**MATERIAL FOR THIS EXERCISE:**

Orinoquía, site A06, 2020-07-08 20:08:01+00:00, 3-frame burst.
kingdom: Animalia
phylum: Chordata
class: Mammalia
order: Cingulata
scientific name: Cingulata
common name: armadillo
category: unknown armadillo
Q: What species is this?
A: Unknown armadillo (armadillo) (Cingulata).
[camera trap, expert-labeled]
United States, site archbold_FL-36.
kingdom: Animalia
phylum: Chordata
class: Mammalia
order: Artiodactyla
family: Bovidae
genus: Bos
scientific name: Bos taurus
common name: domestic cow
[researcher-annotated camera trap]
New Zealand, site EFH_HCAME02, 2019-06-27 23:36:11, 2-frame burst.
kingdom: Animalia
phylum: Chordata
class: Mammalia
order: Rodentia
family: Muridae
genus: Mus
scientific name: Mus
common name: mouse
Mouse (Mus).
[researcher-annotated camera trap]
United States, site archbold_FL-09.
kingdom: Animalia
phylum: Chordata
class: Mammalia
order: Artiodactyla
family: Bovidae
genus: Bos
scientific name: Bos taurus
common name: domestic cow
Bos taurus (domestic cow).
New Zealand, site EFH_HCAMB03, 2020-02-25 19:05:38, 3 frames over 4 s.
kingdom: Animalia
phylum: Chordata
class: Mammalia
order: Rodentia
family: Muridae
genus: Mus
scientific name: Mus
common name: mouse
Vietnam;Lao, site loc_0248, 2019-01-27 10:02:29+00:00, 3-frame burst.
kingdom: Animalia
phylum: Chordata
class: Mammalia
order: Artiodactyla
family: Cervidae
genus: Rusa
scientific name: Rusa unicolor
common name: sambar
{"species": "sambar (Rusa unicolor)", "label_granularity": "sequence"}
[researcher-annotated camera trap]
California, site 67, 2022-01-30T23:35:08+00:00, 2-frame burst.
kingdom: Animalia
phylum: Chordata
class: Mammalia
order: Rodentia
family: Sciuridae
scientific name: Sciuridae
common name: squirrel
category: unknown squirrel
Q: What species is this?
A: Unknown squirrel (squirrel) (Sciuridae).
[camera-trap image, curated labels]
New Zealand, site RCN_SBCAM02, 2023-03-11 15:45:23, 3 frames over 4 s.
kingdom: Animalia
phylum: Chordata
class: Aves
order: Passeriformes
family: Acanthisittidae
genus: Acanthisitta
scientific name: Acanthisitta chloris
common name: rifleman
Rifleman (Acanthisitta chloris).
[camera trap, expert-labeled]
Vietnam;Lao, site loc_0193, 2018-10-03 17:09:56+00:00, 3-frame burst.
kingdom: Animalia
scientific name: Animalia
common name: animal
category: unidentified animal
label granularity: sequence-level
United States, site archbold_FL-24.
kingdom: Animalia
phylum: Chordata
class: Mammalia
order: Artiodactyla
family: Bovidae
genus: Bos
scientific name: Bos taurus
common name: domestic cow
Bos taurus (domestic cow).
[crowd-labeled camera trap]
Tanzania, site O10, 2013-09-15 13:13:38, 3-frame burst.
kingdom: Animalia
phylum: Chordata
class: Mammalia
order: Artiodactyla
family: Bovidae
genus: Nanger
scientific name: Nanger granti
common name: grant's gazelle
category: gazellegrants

**AIM OF THE EXERCISE:** Reproduce every line of the data exactly as it was written.

**REPLY:**
Orinoquía, site A06, 2020-07-08 20:08:01+00:00, 3-frame burst.
kingdom: Animalia
phylum: Chordata
class: Mammalia
order: Cingulata
scientific name: Cingulata
common name: armadillo
category: unknown armadillo
Q: What species is this?
A: Unknown armadillo (armadillo) (Cingulata).
[camera trap, expert-labeled]
United States, site archbold_FL-36.
kingdom: Animalia
phylum: Chordata
class: Mammalia
order: Artiodactyla
family: Bovidae
genus: Bos
scientific name: Bos taurus
common name: domestic cow
[researcher-annotated camera trap]
New Zealand, site EFH_HCAME02, 2019-06-27 23:36:11, 2-frame burst.
kingdom: Animalia
phylum: Chordata
class: Mammalia
order: Rodentia
family: Muridae
genus: Mus
scientific name: Mus
common name: mouse
Mouse (Mus).
[researcher-annotated camera trap]
United States, site archbold_FL-09.
kingdom: Animalia
phylum: Chordata
class: Mammalia
order: Artiodactyla
family: Bovidae
genus: Bos
scientific name: Bos taurus
common name: domestic cow
Bos taurus (domestic cow).
New Zealand, site EFH_HCAMB03, 2020-02-25 19:05:38, 3 frames over 4 s.
kingdom: Animalia
phylum: Chordata
class: Mammalia
order: Rodentia
family: Muridae
genus: Mus
scientific name: Mus
common name: mouse
Vietnam;Lao, site loc_0248, 2019-01-27 10:02:29+00:00, 3-frame burst.
kingdom: Animalia
phylum: Chordata
class: Mammalia
order: Artiodactyla
family: Cervidae
genus: Rusa
scientific name: Rusa unicolor
common name: sambar
{"species": "sambar (Rusa unicolor)", "label_granularity": "sequence"}
[researcher-annotated camera trap]
California, site 67, 2022-01-30T23:35:08+00:00, 2-frame burst.
kingdom: Animalia
phylum: Chordata
class: Mammalia
order: Rodentia
family: Sciuridae
scientific name: Sciuridae
common name: squirrel
category: unknown squirrel
Q: What species is this?
A: Unknown squirrel (squirrel) (Sciuridae).
[camera-trap image, curated labels]
New Zealand, site RCN_SBCAM02, 2023-03-11 15:45:23, 3 frames over 4 s.
kingdom: Animalia
phylum: Chordata
class: Aves
order: Passeriformes
family: Acanthisittidae
genus: Acanthisitta
scientific name: Acanthisitta chloris
common name: rifleman
Rifleman (Acanthisitta chloris).
[camera trap, expert-labeled]
Vietnam;Lao, site loc_0193, 2018-10-03 17:09:56+00:00, 3-frame burst.
kingdom: Animalia
scientific name: Animalia
common name: animal
category: unidentified animal
label granularity: sequence-level
United States, site archbold_FL-24.
kingdom: Animalia
phylum: Chordata
class: Mammalia
order: Artiodactyla
family: Bovidae
genus: Bos
scientific name: Bos taurus
common name: domestic cow
Bos taurus (domestic cow).
[crowd-labeled camera trap]
Tanzania, site O10, 2013-09-15 13:13:38, 3-frame burst.
kingdom: Animalia
phylum: Chordata
class: Mammalia
order: Artiodactyla
family: Bovidae
genus: Nanger
scientific name: Nanger granti
common name: grant's gazelle
category: gazellegrants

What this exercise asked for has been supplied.